# Blade Deck Installation Issues



## Euclid34 (May 5, 2014)

I took off the blade deck on my 600 series (Year 2000) 42" Yard Machines Lawn Tractor for service (blade changes, cleaning, etc). The deck raised and lowered , blades engaged and disengaged without any issue prior to the removal. However, I encountered issues when trying to reinstall the deck. I had problems with attaching the stabilizer plate as well as the hanger pins. I eventually got it attached, and the deck raised just fine. However, when I try to lower the deck, it gets hung up on the right side. Like something is preventing it from lowering down. The right side of the deck even seems to be too close (if not touching) the right rear tire.

I am fairly certain that I got the hanger pins attached properly. It seemed intuitive which pin went where when I slid the deck under the tractor prior to attaching it. I cant seem to find any information or diagrams for the deck installation other than the generic directions in the manual (which is just the reverse of the removal).

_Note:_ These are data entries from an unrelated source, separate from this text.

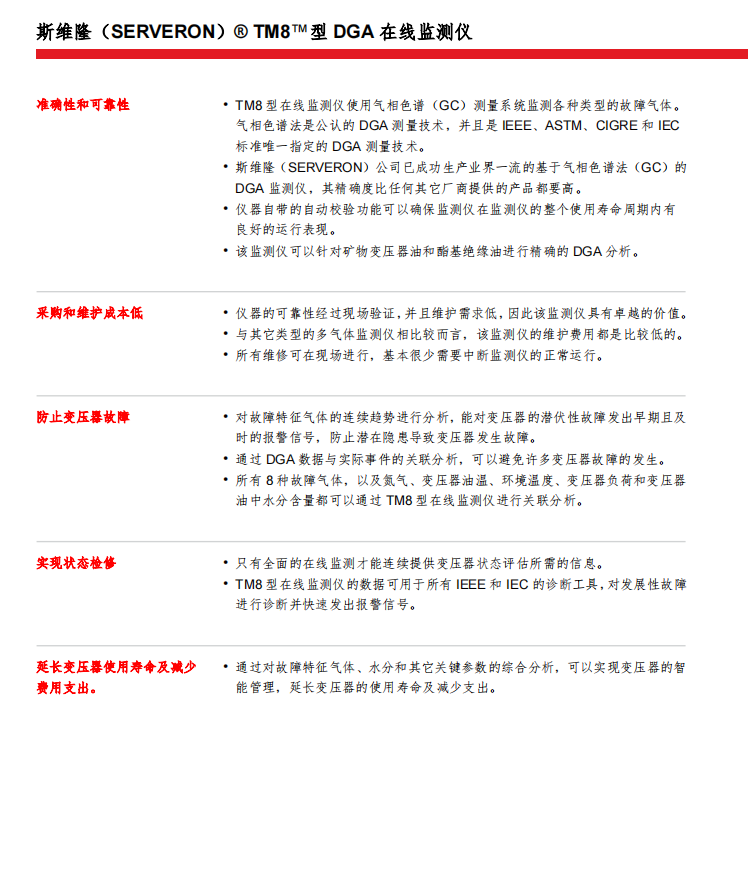 斯维隆（SERVERON）® TM8™型 DGA 在线监测仪

准确性和可靠性

• TM8 型在线监测仪使用气相色谱（GC）测量系统监测各种类型的故障气体。气相色谱法是公认的 DGA 测量技术，并且是 IEEE、ASTM、CIGRE 和 IEC 标准唯一指定的 DGA 测量技术。
• 斯维隆（SERVERON）公司已成功生产业界一流的基于气相色谱法（GC）的 DGA 监测仪，其精确度比任何其它厂商提供的产品都要高。
• 仪器自带的自动校验功能可以确保监测仪在监测仪的整个使用寿命周期内有良好的运行表现。
• 该监测仪可以针对矿物变压器油和酯基绝缘油进行精确的 DGA 分析。

采购和维护成本低

• 仪器的可靠性经过现场验证，并且维护需求低，因此该监测仪具有卓越的价值。
• 与其它类型的多气体监测仪相比较而言，该监测仪的维护费用都是比较低的。
• 所有维修可在现场进行，基本很少需要中断监测仪的正常运行。

防止变压器故障

• 对故障特征气体的连续趋势进行分析，能对变压器的潜伏性故障发出早期且及时的报警信号，防止潜在隐患导致变压器发生故障。
• 通过 DGA 数据与实际事件的关联分析，可以避免许多变压器故障的发生。
• 所有 8 种故障气体，以及氮气、变压器油温、环境温度、变压器负荷和变压器油中水分含量都可以通过 TM8 型在线监测仪进行关联分析。

实现状态检修

• 只有全面的在线监测才能连续提供变压器状态评估所需的信息。
• TM8 型在线监测仪的数据可用于所有 IEEE 和 IEC 的诊断工具，对发展性故障进行诊断并快速发出报警信号。

延长变压器使用寿命及减少费用支出。

• 通过对故障特征气体、水分和其它关键参数的综合分析，可以实现变压器的智能管理，延长变压器的使用寿命及减少支出。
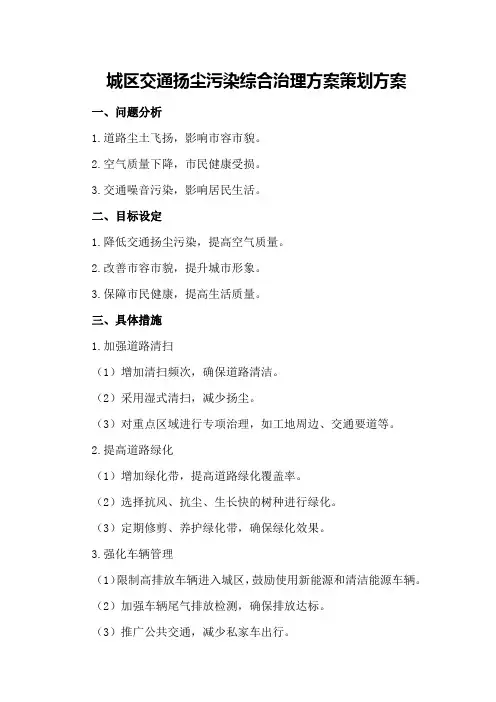 城区交通扬尘污染综合治理方案策划方案

一、问题分析

1.道路尘土飞扬，影响市容市貌。

2.空气质量下降，市民健康受损。

3.交通噪音污染，影响居民生活。

二、目标设定

1.降低交通扬尘污染，提高空气质量。

2.改善市容市貌，提升城市形象。

3.保障市民健康，提高生活质量。

三、具体措施

1.加强道路清扫

（1）增加清扫频次，确保道路清洁。

（2）采用湿式清扫，减少扬尘。

（3）对重点区域进行专项治理，如工地周边、交通要道等。

2.提高道路绿化

（1）增加绿化带，提高道路绿化覆盖率。

（2）选择抗风、抗尘、生长快的树种进行绿化。

（3）定期修剪、养护绿化带，确保绿化效果。

3.强化车辆管理

（1）限制高排放车辆进入城区，鼓励使用新能源和清洁能源车辆。

（2）加强车辆尾气排放检测，确保排放达标。

（3）推广公共交通，减少私家车出行。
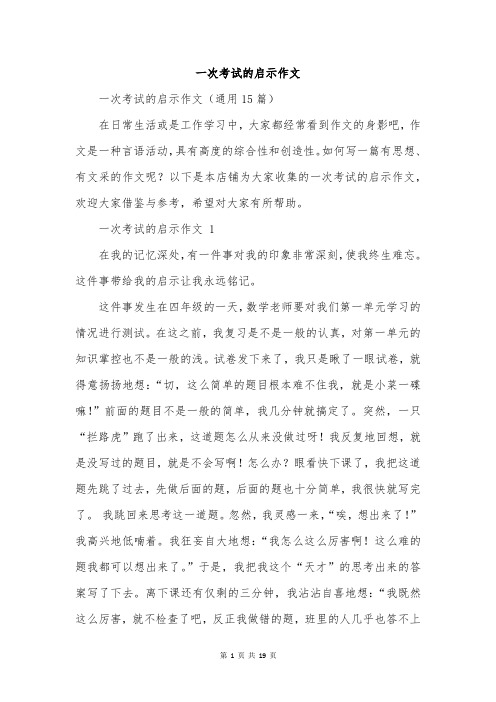 一次考试的启示作文

一次考试的启示作文（通用15篇）

在日常生活或是工作学习中，大家都经常看到作文的身影吧，作文是一种言语活动，具有高度的综合性和创造性。如何写一篇有思想、有文采的作文呢？以下是本店铺为大家收集的一次考试的启示作文，欢迎大家借鉴与参考，希望对大家有所帮助。

一次考试的启示作文 1

在我的记忆深处，有一件事对我的印象非常深刻，使我终生难忘。这件事带给我的启示让我永远铭记。

这件事发生在四年级的一天，数学老师要对我们第一单元学习的情况进行测试。在这之前，我复习是不是一般的认真，对第一单元的知识掌控也不是一般的浅。试卷发下来了，我只是瞅了一眼试卷，就得意扬扬地想：“切，这么简单的题目根本难不住我，就是小菜一碟嘛！”前面的题目不是一般的简单，我几分钟就搞定了。突然，一只“拦路虎”跑了出来，这道题怎么从来没做过呀！我反复地回想，就是没写过的题目，就是不会写啊！怎么办？眼看快下课了，我把这道题先跳了过去，先做后面的题，后面的题也十分简单，我很快就写完了。 我跳回来思考这一道题。忽然，我灵感一来，“唉，想出来了！”我高兴地低喃着。我狂妄自大地想：“我怎么这么厉害啊！这么难的题我都可以想出来了。”于是，我把我这个“天才”的思考出来的答案写了下去。离下课还有仅剩的三分钟，我沾沾自喜地想：“我既然这么厉害，就不检查了吧，反正我做错的题，班里的人几乎也答不上

第 1 页 共 19 页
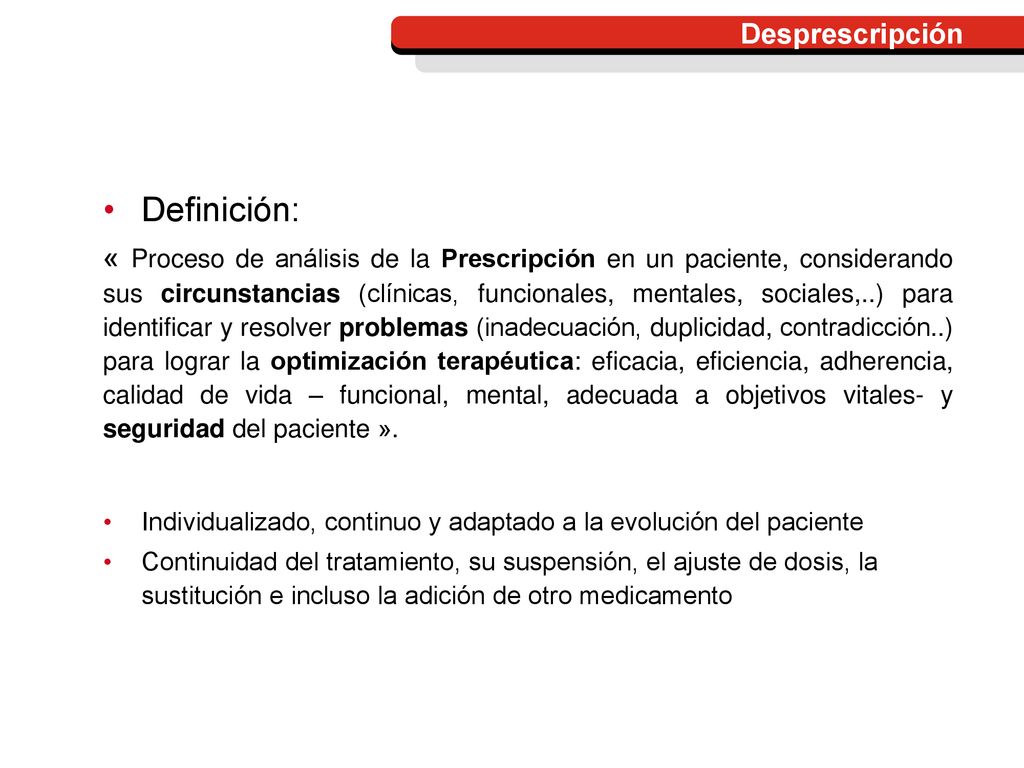 Desprescripción

• Definición:

« Proceso de análisis de la Prescripción en un paciente, considerando sus circunstancias (clínicas, funcionales, mentales, sociales,..) para identificar y resolver problemas (inadecuación, duplicidad, contradicción..) para lograr la optimización terapéutica: eficacia, eficiencia, adherencia, calidad de vida – funcional, mental, adecuada a objetivos vitales- y seguridad del paciente ».

• Individualizado, continuo y adaptado a la evolución del paciente
• Continuidad del tratamiento, su suspensión, el ajuste de dosis, la sustitución e incluso la adición de otro medicamento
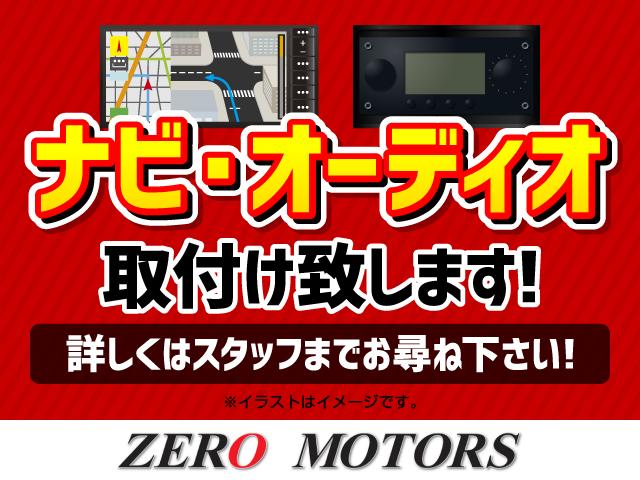 ナビ・オーディオ

取付け致します!

詳しくはスタッフまでお尋ね下さい!

※イラストはイメージです。

ZERO MOTORS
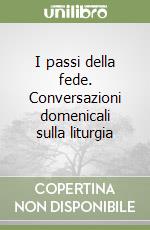 unilibro

I passi della fede. Conversazioni domenicali sulla liturgia

COPERTINA
NON DISPONIBILE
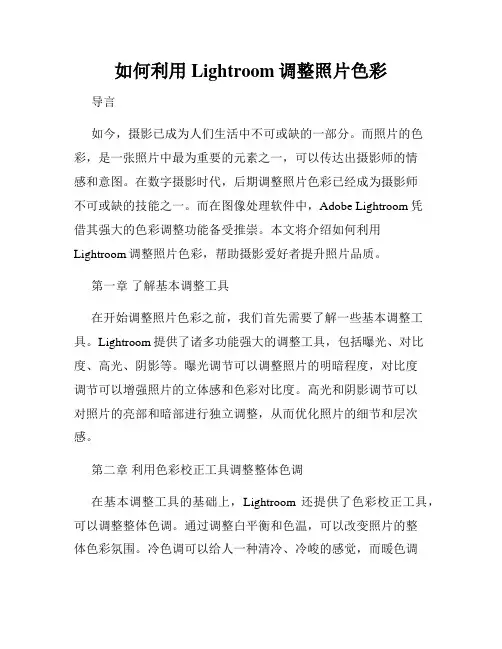 如何利用 Lightroom 调整照片色彩

导言

如今，摄影已成为人们生活中不可或缺的一部分。而照片的色彩，是一张照片中最为重要的元素之一，可以传达出摄影师的情感和意图。在数字摄影时代，后期调整照片色彩已经成为摄影师不可或缺的技能之一。而在图像处理软件中，Adobe Lightroom 凭借其强大的色彩调整功能备受推崇。本文将介绍如何利用 Lightroom 调整照片色彩，帮助摄影爱好者提升照片品质。

第一章 了解基本调整工具

在开始调整照片色彩之前，我们首先需要了解一些基本调整工具。Lightroom 提供了诸多功能强大的调整工具，包括曝光、对比度、高光、阴影等。曝光调节可以调整照片的明暗程度，对比度调节可以增强照片的立体感和色彩对比度。高光和阴影调节可以对照片的亮部和暗部进行独立调整，从而优化照片的细节和层次感。

第二章 利用色彩校正工具调整整体色调

在基本调整工具的基础上，Lightroom 还提供了色彩校正工具，可以调整整体色调。通过调整白平衡和色温，可以改变照片的整体色彩氛围。冷色调可以给人一种清冷、冷峻的感觉，而暖色调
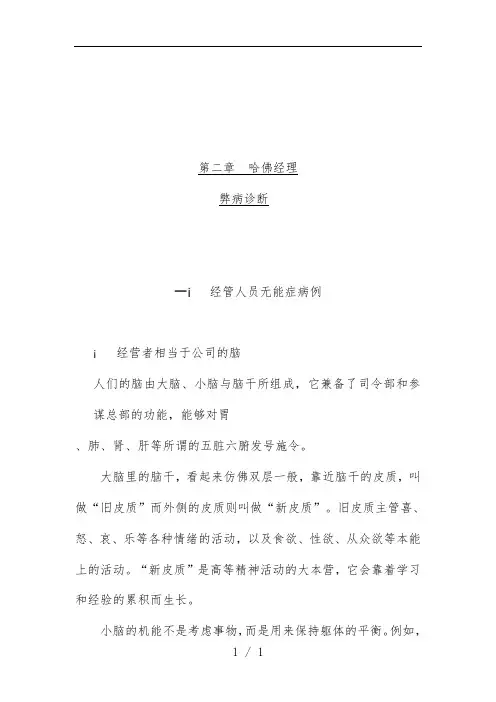 第二章　哈佛经理

弊病诊断

一i　经管人员无能症病例

i　经营者相当于公司的脑

人们的脑由大脑、小脑与脑干所组成，它兼备了司令部和参谋总部的功能，能够对胃

、肺、肾、肝等所谓的五脏六腑发号施令。

大脑里的脑干，看起来仿佛双层一般，靠近脑干的皮质，叫做“旧皮质”而外侧的皮质则叫做“新皮质”。旧皮质主管喜、怒、哀、乐等各种情绪的活动，以及食欲、性欲、从众欲等本能上的活动。“新皮质”是高等精神活动的大本营，它会靠着学习和经验的累积而生长。

小脑的机能不是考虑事物，而是用来保持躯体的平衡。例如，

1 / 1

Any input or advice would be greatly appreciated... Its my fault for thinking this was a "pop-off, pop-back-on job."


----------



## Euclid34 (May 5, 2014)

I figured out the issue...

Turns out that during the reinstallation the disengagement rod that attaches to the stabilizer assembly was knocked out of line and was not able to fully disengage when the deck was lowered. It took taking off the center console plate for me to see this. I carefully adjusted it and made sure it stayed in line while reassembling. 

Hopefully this will help another person with the same issue in the future. I foud several references via google where people had the same issue as I did, but didnt know what caused it. One even said they fixed it by taking off the deck and reassembling several times and it was suddenly resolved... they probably got lucky and knocked the disengagement rod into place.


----------



## farmertim (Dec 1, 2010)

Euclid34 said:


> I figured out the issue...
> 
> Turns out that during the reinstallation the disengagement rod that attaches to the stabilizer assembly was knocked out of line and was not able to fully disengage when the deck was lowered. It took taking off the center console plate for me to see this. I carefully adjusted it and made sure it stayed in line while reassembling.
> 
> Hopefully this will help another person with the same issue in the future. I foud several references via google where people had the same issue as I did, but didnt know what caused it. One even said they fixed it by taking off the deck and reassembling several times and it was suddenly resolved... they probably got lucky and knocked the disengagement rod into place.


Thanks for posting the solution Euclid34.
Always helps when we can learn from other mistakes, my Murray gave me a similar problem, but I didn't think to post it!
Cheers.


----------